There are fees and expenses associated with mortgages that must be paid by the closing date for closing costs, and pre-paid items, in addition to the down payment. These amounts can vary according to the type of loan, mortgage company, customary practices of the area, and the terms of the contact.
According to Freddie Mac, the amounts could vary between 2-5% which is considerable. Most buyers want a more specific number and that can depend on the conditions mentioned previously.
For buyers, the largest amounts are loan origination fees which is usually one percent of the amount borrower, points paid by buyer which are one percent or more of the mortgage amount, owner’s title policy if paid by the buyer, and the pre-paid items mentioned above.
Certain types of mortgages allow the seller to pay specific closing costs for the buyer with full disclosure in the sales contract. For example, all the buyers’ closing costs can be paid by the seller for VA mortgages up to 4% of the sales price. FHA and USDA allow sellers to pay up to 6% of the sales price to be used for closing costs and pre-paid items.
For conventional loans, underwritten by Fannie Mae or Freddie Mac, sellers can contribute up to 3% if the down payment is less than 10% and up to 6% if the down payment is 10-25%.
Asking a seller to pay a buyer’s closing costs is tantamount to lowering the price of the home. In a highly competitive market, the seller may be less willing to pay a buyer’s closing cost than in a soft market.
Settlement dates affect the amount of pre-paid interest. Mortgage interest is paid in arrears, after the money has been used. The principal and interest portion of the payment is allocated to pay for the interest on the principal balance for the previous month and the remainder is applied to reduce the principal of the loan. Each succeeding payment has less going to interest and more going to principal until the loan is fully retired.
When a buyer closes on the sale of a home, the first payment will not be due until first of the month following the next full month after closing. The buyer is also responsible for interest from the funding date, usually at closing. This amount is usually reflected on the buyer’s closing statement, as interest to the end of the month. It pre-pays the interest from closing until the next first of the month.
If the buyer closed on the 2nd of the month, the pre-paid interest would be far greater than if the buyer had closed on the last day of the month. To minimize this out of pocket expense, many times closings will be scheduled toward the end of the month.
Another large buyer’s closing cost is property insurance. The lender will require that the home be insured for at least the amount of the mortgage being borrowed. Insurance must be paid for in advance, usually at closing. In addition to the annual premium, the lender may require an escrow account be established to collect 1/12 of the annual property taxes and property insurance to be paid with the payment so there is enough money in the account to pay them when they are due.
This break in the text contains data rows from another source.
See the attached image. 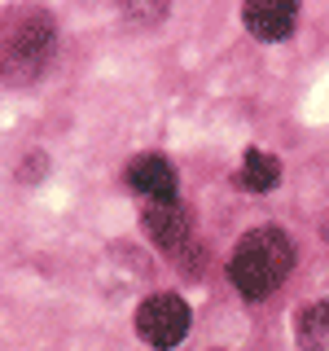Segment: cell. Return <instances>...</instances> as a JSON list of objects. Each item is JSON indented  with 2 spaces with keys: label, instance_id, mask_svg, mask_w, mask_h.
Returning a JSON list of instances; mask_svg holds the SVG:
<instances>
[{
  "label": "cell",
  "instance_id": "cell-1",
  "mask_svg": "<svg viewBox=\"0 0 329 351\" xmlns=\"http://www.w3.org/2000/svg\"><path fill=\"white\" fill-rule=\"evenodd\" d=\"M290 268H294V241L277 224L250 228V233L237 241L233 259H228V277H233L237 294L250 299V303L268 299V294L290 277Z\"/></svg>",
  "mask_w": 329,
  "mask_h": 351
},
{
  "label": "cell",
  "instance_id": "cell-2",
  "mask_svg": "<svg viewBox=\"0 0 329 351\" xmlns=\"http://www.w3.org/2000/svg\"><path fill=\"white\" fill-rule=\"evenodd\" d=\"M53 58V18L40 9H22V14L0 18V80L27 84L44 71Z\"/></svg>",
  "mask_w": 329,
  "mask_h": 351
},
{
  "label": "cell",
  "instance_id": "cell-3",
  "mask_svg": "<svg viewBox=\"0 0 329 351\" xmlns=\"http://www.w3.org/2000/svg\"><path fill=\"white\" fill-rule=\"evenodd\" d=\"M193 316H189V303L180 294H149L145 303L136 307V334L141 343L154 347V351H171L184 343Z\"/></svg>",
  "mask_w": 329,
  "mask_h": 351
},
{
  "label": "cell",
  "instance_id": "cell-4",
  "mask_svg": "<svg viewBox=\"0 0 329 351\" xmlns=\"http://www.w3.org/2000/svg\"><path fill=\"white\" fill-rule=\"evenodd\" d=\"M141 228L158 250H180L193 233V211L180 197H162V202H145L141 206Z\"/></svg>",
  "mask_w": 329,
  "mask_h": 351
},
{
  "label": "cell",
  "instance_id": "cell-5",
  "mask_svg": "<svg viewBox=\"0 0 329 351\" xmlns=\"http://www.w3.org/2000/svg\"><path fill=\"white\" fill-rule=\"evenodd\" d=\"M241 22H246V31L263 44H277L285 36H294V27H299V5H290V0H250L246 9H241Z\"/></svg>",
  "mask_w": 329,
  "mask_h": 351
},
{
  "label": "cell",
  "instance_id": "cell-6",
  "mask_svg": "<svg viewBox=\"0 0 329 351\" xmlns=\"http://www.w3.org/2000/svg\"><path fill=\"white\" fill-rule=\"evenodd\" d=\"M127 189L141 193L145 202H162V197H175V167L162 154H136L127 162Z\"/></svg>",
  "mask_w": 329,
  "mask_h": 351
},
{
  "label": "cell",
  "instance_id": "cell-7",
  "mask_svg": "<svg viewBox=\"0 0 329 351\" xmlns=\"http://www.w3.org/2000/svg\"><path fill=\"white\" fill-rule=\"evenodd\" d=\"M237 184L246 193H268L281 184V158H272V154L263 149H246V158H241V171H237Z\"/></svg>",
  "mask_w": 329,
  "mask_h": 351
},
{
  "label": "cell",
  "instance_id": "cell-8",
  "mask_svg": "<svg viewBox=\"0 0 329 351\" xmlns=\"http://www.w3.org/2000/svg\"><path fill=\"white\" fill-rule=\"evenodd\" d=\"M294 338H299L303 351H329V299L303 307L299 325H294Z\"/></svg>",
  "mask_w": 329,
  "mask_h": 351
}]
</instances>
When setting up the account, the lender may require an additional two months of reserves for the insurance to be renewed in advance of the policy expiring.
The amount of reserves for the taxes depends on when the taxes must be paid. At closing, the seller will credit the buyer with the amount of taxes from January 1 to the closing date since taxes are also paid in arrears. The lender will probably have the buyer pay two to three months’ taxes additionally at closing so the tax bill can also be paid before it is due. Some states give the taxpayer a discount for paying them in advance.
Your real estate agent will be able to give you an estimate of closing costs that should prepare you to purchase a home. The lender is required by law to supply you with a Loan Estimate within three days of receiving your loan application.
A Closing Disclosure will provide the final details of the mortgage loan you have selected. It includes loan terms, estimated monthly payment, and the fees and other costs incurred with the mortgage. You must receive it three business days before you close on the mortgage loan so that you can compare it with the Loan Estimate.